▶ [EXERCISE DIRECTIONS] Retype all the records below word for word, leaving the pictures out of your answer.

▶ [Extracted data entries]
>> start
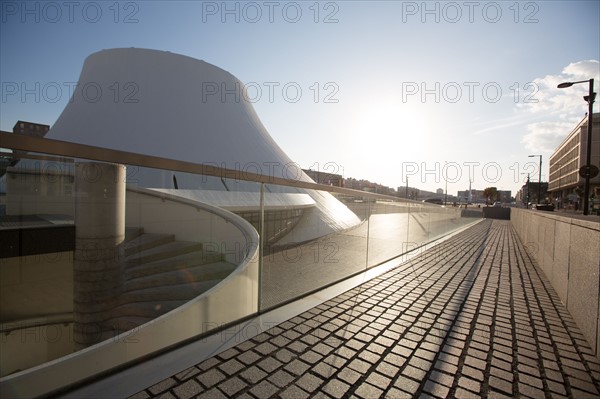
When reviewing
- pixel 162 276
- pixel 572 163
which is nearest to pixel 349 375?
pixel 162 276

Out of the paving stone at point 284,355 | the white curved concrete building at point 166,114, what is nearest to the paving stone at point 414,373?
the paving stone at point 284,355

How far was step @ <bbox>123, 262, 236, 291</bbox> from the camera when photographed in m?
>> end
▶ [PROBLEM SOLUTION]
When reviewing
- pixel 162 276
- pixel 572 163
which is nearest to pixel 349 375?
pixel 162 276

Out of the paving stone at point 284,355 | the white curved concrete building at point 166,114, what is nearest to the paving stone at point 414,373?
the paving stone at point 284,355

How far was step @ <bbox>123, 262, 236, 291</bbox> from the camera when photographed in m?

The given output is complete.